The deeper concern expressed by Inclusive Church is clearly that “We are sleepwalking towards a new church” and “if the silent majority of Anglicans do not take action we will wake up find we have lost the Church and the Christianity we hold dear”. Here we see that many in the Western churches are perhaps only just beginning to wake up to the church that God has been building around the world in and through Anglican churches. It began to become clear at the 1988 Lambeth Conference, was very evident in 1998, and continues to grow, not least in places like Nigeria. That many are still, however, not awake to this reality is evident in the final sentence which suggests that ‘the silent majority of Anglicans’ are still understood to share a Western, broadly ‘liberal’ or ‘inclusive’, understanding of the Church and Christianity. While the claim of those in Kigali to represent 70% of Anglicans may need to be more nuanced, their vision of the Church and the Christianity they hold dear – biblically based and reformed catholic in order – is undoubtedly where the ‘majority of Anglicans’ are. It is also significantly where the majority of growing parishes and dioceses are theologically in both the US and England. Unless we in England can recognise and come to terms with (and perhaps even learn to welcome) the new reality of global Anglicanism – challenging as it may be to the remnants of our colonialist mindset – we will not recognise how God is at work among Anglicans today.

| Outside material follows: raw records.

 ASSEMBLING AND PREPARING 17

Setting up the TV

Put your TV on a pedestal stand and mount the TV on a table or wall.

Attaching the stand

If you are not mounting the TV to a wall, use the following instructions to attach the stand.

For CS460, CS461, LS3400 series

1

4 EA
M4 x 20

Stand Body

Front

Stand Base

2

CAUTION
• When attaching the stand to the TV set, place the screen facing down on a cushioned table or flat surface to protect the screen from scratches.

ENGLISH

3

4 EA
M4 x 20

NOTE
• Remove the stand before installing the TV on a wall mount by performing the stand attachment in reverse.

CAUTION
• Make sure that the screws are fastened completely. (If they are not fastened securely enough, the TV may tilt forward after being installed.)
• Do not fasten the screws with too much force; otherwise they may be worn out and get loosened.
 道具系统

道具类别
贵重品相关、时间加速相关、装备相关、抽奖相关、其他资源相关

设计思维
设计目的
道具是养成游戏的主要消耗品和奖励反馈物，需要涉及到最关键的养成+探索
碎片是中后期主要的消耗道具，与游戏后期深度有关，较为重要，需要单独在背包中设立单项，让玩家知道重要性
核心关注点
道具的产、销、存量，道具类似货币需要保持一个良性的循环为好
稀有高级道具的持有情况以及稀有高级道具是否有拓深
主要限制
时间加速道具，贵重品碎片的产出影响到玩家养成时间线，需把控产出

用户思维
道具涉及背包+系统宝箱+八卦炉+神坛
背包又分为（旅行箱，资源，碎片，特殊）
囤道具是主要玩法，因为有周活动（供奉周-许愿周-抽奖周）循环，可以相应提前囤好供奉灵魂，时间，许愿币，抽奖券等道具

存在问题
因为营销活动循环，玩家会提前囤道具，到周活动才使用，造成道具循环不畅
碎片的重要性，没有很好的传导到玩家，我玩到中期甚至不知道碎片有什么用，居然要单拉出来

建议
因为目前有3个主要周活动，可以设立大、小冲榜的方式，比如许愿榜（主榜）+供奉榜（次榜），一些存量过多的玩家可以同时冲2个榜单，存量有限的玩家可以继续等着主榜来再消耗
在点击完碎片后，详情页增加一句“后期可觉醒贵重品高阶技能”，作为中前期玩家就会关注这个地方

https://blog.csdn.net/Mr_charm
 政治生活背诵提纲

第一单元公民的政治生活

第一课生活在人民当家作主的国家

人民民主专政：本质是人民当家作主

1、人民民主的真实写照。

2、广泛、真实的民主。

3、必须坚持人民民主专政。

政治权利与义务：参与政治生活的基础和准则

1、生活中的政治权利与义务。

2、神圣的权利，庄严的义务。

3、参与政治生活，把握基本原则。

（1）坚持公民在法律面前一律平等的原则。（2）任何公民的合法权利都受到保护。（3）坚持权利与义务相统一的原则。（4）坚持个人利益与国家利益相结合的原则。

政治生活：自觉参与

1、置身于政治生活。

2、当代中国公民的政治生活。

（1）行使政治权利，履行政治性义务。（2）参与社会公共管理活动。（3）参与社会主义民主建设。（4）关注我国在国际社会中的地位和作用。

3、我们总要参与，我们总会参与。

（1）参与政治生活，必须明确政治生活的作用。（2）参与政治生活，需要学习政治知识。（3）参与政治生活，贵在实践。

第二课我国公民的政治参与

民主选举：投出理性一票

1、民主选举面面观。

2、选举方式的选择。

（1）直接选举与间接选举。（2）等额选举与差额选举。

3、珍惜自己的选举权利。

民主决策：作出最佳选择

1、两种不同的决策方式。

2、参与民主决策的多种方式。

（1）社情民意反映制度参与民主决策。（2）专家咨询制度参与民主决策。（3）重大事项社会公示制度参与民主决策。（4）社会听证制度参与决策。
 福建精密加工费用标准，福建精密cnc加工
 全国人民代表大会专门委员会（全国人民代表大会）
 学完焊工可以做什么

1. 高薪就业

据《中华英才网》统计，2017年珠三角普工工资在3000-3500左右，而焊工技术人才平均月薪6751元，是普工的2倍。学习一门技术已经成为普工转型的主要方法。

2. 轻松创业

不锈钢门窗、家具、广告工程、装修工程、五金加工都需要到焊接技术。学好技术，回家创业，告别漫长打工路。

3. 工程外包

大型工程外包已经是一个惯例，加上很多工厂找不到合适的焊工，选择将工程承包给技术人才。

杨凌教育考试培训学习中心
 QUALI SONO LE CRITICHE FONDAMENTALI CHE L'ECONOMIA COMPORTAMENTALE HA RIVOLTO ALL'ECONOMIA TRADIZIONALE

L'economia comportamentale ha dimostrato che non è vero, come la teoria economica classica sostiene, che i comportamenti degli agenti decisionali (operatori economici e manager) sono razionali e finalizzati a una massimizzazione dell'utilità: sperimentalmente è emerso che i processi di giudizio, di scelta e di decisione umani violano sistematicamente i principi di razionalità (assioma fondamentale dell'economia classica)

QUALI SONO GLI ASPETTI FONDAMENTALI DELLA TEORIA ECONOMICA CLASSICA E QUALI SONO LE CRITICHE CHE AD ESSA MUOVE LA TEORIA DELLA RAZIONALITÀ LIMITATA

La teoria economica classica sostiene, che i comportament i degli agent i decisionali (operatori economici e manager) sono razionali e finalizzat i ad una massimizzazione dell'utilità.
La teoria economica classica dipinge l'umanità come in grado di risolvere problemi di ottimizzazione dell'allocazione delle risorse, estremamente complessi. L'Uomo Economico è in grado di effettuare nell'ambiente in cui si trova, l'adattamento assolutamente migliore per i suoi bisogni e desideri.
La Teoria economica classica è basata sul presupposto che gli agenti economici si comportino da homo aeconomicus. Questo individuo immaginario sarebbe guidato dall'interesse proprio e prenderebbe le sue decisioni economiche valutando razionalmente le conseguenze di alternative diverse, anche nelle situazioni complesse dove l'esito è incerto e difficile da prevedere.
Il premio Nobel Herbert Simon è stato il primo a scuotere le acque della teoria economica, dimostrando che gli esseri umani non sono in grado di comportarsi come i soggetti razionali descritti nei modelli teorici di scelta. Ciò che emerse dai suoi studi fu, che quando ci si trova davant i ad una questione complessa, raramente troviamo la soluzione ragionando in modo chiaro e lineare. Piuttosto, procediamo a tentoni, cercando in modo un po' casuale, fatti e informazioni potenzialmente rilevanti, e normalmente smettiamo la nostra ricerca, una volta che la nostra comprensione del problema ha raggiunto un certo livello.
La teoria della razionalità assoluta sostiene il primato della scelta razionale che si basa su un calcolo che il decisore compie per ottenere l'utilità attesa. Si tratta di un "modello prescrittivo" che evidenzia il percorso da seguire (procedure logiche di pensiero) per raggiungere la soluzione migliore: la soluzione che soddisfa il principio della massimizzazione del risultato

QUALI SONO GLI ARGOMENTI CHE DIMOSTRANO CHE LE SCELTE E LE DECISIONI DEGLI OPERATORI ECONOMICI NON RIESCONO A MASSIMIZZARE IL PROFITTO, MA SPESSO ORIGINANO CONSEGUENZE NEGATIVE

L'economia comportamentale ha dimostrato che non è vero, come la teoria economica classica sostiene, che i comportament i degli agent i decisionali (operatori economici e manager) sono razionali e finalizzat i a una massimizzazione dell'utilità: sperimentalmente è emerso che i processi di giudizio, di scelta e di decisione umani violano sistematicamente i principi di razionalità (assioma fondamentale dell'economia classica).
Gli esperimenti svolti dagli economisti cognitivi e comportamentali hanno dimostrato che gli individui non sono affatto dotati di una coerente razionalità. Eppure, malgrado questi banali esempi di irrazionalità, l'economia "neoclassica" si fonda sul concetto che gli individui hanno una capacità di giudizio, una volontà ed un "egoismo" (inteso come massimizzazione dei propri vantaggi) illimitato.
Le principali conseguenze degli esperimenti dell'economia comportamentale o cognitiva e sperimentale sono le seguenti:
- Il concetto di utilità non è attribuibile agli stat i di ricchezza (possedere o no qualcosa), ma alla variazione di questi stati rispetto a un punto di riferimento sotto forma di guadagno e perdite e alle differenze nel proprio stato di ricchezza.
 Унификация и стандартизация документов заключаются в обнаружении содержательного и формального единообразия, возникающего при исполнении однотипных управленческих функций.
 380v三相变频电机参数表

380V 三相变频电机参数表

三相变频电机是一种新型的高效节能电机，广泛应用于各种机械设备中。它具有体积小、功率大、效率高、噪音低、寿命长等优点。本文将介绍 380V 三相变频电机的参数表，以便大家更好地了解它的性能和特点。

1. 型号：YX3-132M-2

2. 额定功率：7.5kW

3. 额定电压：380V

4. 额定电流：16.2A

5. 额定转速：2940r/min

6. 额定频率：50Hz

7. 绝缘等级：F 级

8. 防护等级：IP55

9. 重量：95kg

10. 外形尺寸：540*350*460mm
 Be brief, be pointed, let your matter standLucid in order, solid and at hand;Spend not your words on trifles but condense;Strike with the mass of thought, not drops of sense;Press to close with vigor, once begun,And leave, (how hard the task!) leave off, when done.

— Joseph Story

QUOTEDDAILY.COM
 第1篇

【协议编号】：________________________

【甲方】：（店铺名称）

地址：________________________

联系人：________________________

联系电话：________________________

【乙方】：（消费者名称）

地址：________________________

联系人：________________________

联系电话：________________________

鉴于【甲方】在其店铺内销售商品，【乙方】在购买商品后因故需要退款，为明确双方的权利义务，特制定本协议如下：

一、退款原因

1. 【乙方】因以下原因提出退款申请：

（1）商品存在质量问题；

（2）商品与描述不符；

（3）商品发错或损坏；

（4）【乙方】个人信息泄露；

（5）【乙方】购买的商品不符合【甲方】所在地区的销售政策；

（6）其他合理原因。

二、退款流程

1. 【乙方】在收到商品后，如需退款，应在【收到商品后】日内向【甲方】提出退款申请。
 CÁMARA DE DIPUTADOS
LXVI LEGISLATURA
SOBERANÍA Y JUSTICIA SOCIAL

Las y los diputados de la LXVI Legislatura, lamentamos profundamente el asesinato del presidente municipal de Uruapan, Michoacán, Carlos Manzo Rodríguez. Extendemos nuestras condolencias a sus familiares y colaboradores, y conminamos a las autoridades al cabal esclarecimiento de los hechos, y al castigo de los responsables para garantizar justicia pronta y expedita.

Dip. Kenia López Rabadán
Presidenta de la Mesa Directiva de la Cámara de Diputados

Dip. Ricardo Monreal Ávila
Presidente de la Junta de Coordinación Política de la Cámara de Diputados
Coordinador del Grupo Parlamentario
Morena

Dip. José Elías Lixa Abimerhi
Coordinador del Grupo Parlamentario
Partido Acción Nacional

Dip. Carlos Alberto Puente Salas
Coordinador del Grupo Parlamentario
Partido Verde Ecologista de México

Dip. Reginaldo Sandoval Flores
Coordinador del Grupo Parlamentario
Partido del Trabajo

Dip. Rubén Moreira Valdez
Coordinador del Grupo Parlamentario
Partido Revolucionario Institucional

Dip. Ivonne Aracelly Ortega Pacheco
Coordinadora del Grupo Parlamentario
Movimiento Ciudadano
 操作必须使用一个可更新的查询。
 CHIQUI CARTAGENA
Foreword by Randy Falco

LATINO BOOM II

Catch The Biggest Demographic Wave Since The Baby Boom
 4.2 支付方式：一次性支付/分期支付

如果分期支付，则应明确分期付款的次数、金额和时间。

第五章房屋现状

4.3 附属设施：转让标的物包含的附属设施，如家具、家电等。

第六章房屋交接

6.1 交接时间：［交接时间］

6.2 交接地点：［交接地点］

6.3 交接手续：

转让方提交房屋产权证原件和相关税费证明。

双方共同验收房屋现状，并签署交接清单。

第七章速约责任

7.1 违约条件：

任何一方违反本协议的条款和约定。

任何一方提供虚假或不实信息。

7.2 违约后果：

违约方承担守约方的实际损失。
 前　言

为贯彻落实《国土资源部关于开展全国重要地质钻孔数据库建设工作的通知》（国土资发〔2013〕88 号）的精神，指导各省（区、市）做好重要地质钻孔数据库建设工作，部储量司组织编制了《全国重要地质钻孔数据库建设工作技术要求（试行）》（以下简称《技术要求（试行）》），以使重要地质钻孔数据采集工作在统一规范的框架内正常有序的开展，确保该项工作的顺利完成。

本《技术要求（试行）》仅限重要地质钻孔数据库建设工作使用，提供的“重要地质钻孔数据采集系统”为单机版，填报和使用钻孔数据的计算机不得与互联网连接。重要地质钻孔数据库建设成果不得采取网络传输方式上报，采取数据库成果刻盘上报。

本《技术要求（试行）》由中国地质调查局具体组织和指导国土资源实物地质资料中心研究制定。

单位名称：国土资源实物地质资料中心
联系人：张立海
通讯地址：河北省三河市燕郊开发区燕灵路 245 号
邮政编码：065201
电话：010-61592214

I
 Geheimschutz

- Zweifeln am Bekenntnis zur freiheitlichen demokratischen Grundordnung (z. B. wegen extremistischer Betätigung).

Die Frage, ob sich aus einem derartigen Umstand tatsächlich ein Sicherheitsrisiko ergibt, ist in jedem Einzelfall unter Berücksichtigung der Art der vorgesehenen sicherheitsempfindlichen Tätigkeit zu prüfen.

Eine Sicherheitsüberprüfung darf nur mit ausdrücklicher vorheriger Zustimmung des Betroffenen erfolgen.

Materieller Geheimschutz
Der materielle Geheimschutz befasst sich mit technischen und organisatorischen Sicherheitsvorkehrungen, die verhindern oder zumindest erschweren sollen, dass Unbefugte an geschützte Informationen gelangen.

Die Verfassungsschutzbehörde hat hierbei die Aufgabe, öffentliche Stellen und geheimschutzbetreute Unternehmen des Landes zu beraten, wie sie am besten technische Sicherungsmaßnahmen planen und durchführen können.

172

The claim that issues of human sexuality have been given a prominence within the life of the church that is unjustified, although having rhetorical force, avoids the substantive issue in dispute. It also forgets the fact that it can often be what to some are seemingly minor practices (eg indulgences at the time of the Reformation) that highlight more fundamental theological issues. Here, for many, the question is serious precisely because part of the church has determined to bless and commend patterns of behaviour which the wider church has judged to be sinful and unbiblical and many believe risk leading to exclusion from God’s kingdom. There are also deeper questions about the whole theological (or non-theological/idolatrous) culture of the American Church, powerfully examined by Ephraim Radner and Philip Turner in their recent work The Fate of Communion. Faced with such weighty issues, dismissal of these serious concerns about recent actions focussed on matters of sexuality as simply ‘contrary to the Gospel values of love and justice’ is to sidestep a whole raft of serious theological and moral questions and seek comfort and identity in shibboleths.

If it is indeed the case that the leaders of almost half the Communion’s Provinces, representing approximately 70% of Anglican worshippers, are viewed by others as engaged in a process of undermining and sidetracking the Communion by ‘a false Anglicanism’ then it would appear that some form of major realignment is going to be necessary. However, if this is ultimately becoming a question of true and false Anglicanism, perhaps it is likely that the Communion’s future lies more with the vision of those in the Global South, despite their faults and failings. Perhaps it is by listening with greater respect to their voices that we will discover where our end – in terms of our goal and fulfilment – as a Communion lies. In contrast, perhaps it is some of those in the declining churches of the West (having disregarded the mind of the Communion and breached the bonds of communion in the name of ‘autonomy’) who, in the light of Scripture and our history, risk – to adapt Giles’ words – undermining and sidetracking us, foreclosing the possibility of true dialogue by unilateral ‘prophetic’ actions, damaging the spread of the Gospel of Christ both in their own provinces and across the Communion, and potentially finishing off the Communion rather than helping it towards fulfilment.